[[ DATA PROVIDED open ]]

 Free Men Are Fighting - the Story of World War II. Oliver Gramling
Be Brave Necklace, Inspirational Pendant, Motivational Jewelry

[[ DATA PROVIDED closed ]]
[[ DATA PROVIDED open ]]

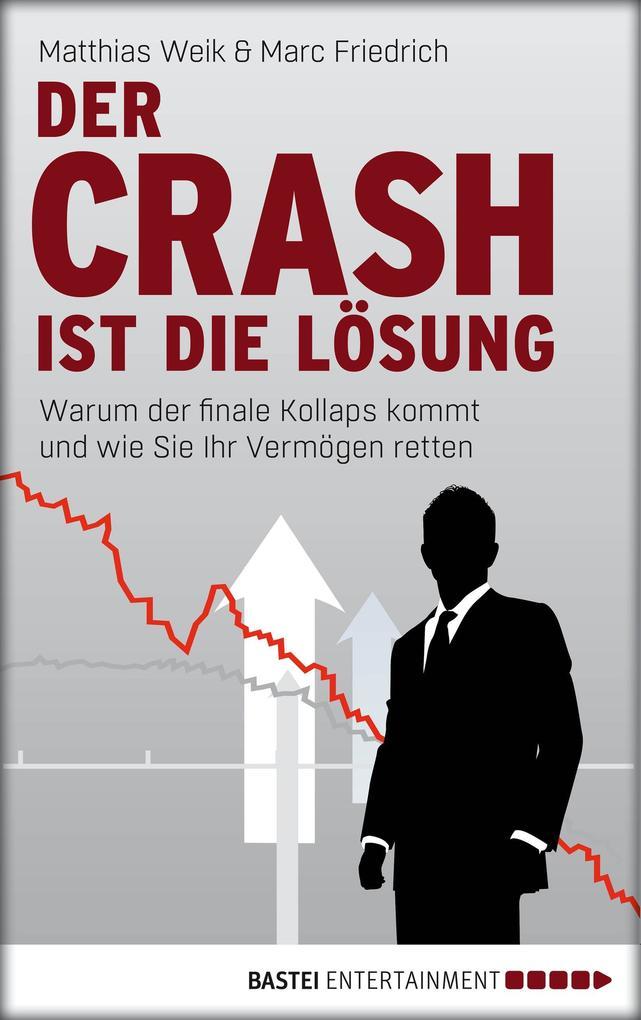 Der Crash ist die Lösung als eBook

[[ DATA PROVIDED closed ]]

Return a word-for-word copy of the lines above from the one holding "Free Men Are" through the one holding "Be Brave Necklace, Inspirational", with both of them included and nothing besides.

 Free Men Are Fighting - the Story of World War II. Oliver Gramling
Be Brave Necklace, Inspirational Pendant, Motivational Jewelry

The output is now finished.